Какое счастье! По крайней мере, Петер на свободе.
Из всех моих злоключений послевоенного времени, пребывание в тюрьме Инсбрука относится к самым мрачным. Мне не разрешали выходить из камеры, если не считать визитов в туалет. Уже ни на что не надеясь, я лежала в полузабытьи на соломенном матрасе. Связи с другими арестованными не было. Помимо врача, который появлялся непременно в сопровождении часового, существовал еще и тюремный надзиратель, приносивший в камеру еду. Он был единственным, с кем я могла немного поговорить. Мужчина «без определенного возраста», уродливый, с оттопыренными ушами и странно замутненным взглядом. Его маленькие серые глазки не выражали ничего. Этот человек всегда таращился на меня, когда приносил еду. Однажды он сказал:
— Сегодня опять еще один выпрыгнул из окна, известный актер из Вены. Это уже третий.
— Вы знаете его имя? — спросила я, вынырнув из забытья.
Надзиратель только пожал плечами.
Как-то я сказала ему, что хотела бы умереть. Не могла больше выносить боли, моя воля к жизни была сломлена. Тогда тюремщик тихонько принес мне в камеру брошюру, в которой подробно описывались все виды самоубийства. Я прочитала, что если табак или сигареты долгое время продержать в алкоголе, то образуется вещество, которым можно отравиться. Но у меня не было ни табака, ни спирта. Желание умереть росло с каждым днем, и я умоляла надзирателя помочь мне в этом. Он сообщил, что шкаф, где хранились яды, иногда оставляют открытым. Награда, которую он попросил за свою жуткую услугу, была поистине гротескна, только душевнобольной мог додуматься до такого.

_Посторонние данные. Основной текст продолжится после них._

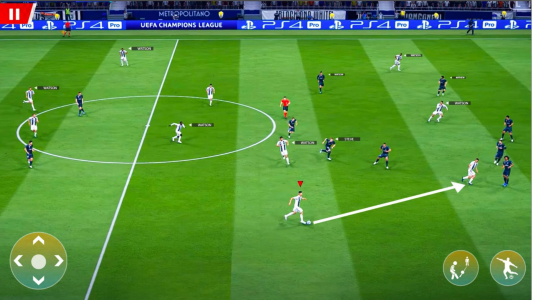 اسکرین شات بازی World Soccer Match 2023 6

С серьезным выражением лица тюремщик произнес:
— Я принесу вам яд, только если, перед тем как его проглотить, вы станцуете со мной танго.

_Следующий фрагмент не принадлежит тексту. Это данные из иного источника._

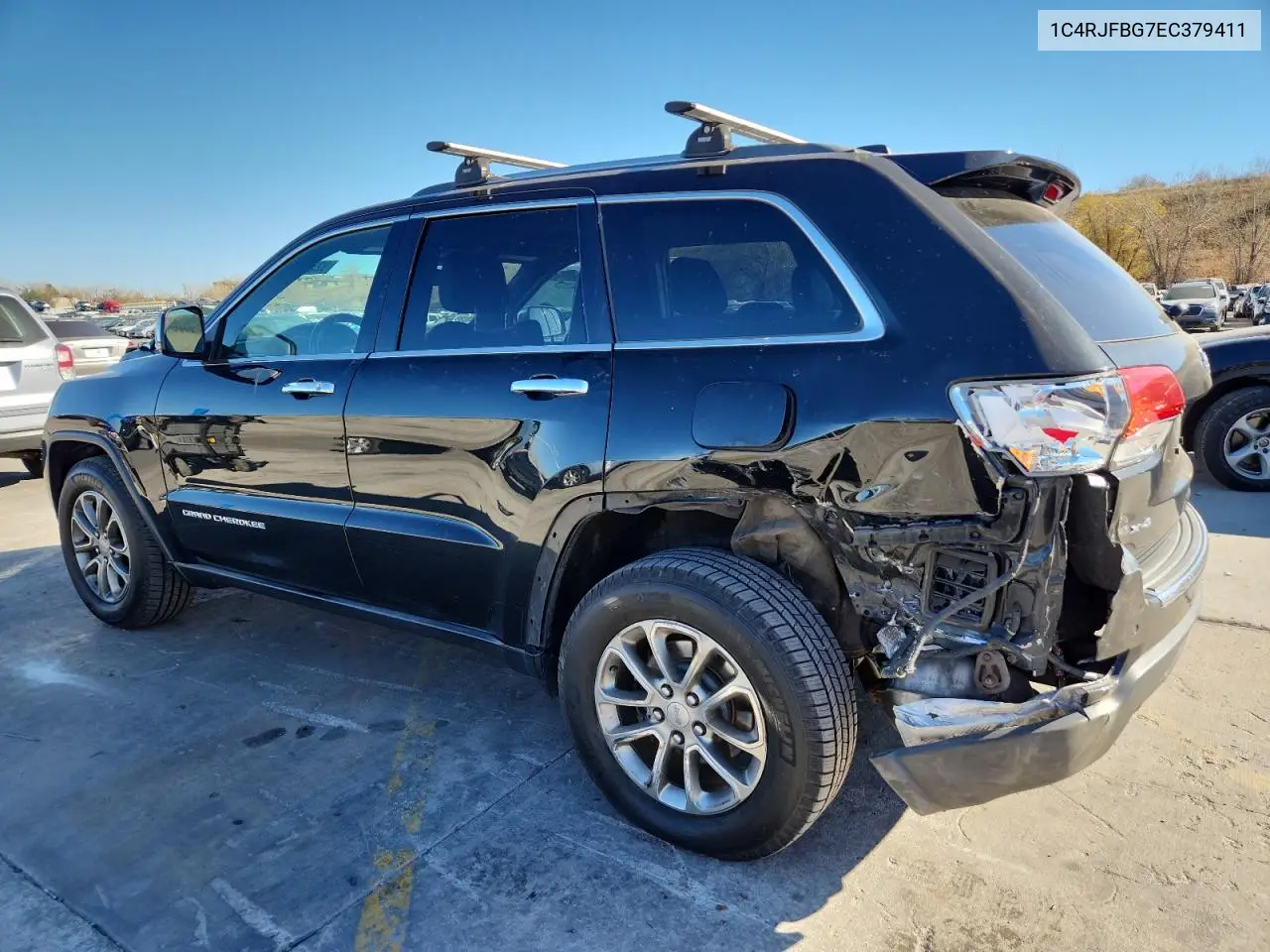1C4RJFBG7EC379411 2014 Jeep Grand Cherokee Limited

Эта бредовая просьба как будто заставила меня очнуться. Захотелось позвать врача, но голос отказал мне. В это мгновение в камере появились трое мужчин, одетых в темную форму и стальные каски. Они подошли к постели и потребовали подписать какую-то бумагу, причем один из них произнес что-то по-французски. Я ничего не понимала и не могла спросить, что надо подписать. Мне вложили карандаш в руку, поддержали за спину и указали на место внизу бумаги, где следовало поставить подпись. После этого я вновь осталась одна. Что это за документ — смертный приговор или прошение о помиловании? В полузабытьи меня будто парализовало, и вскоре я заснула.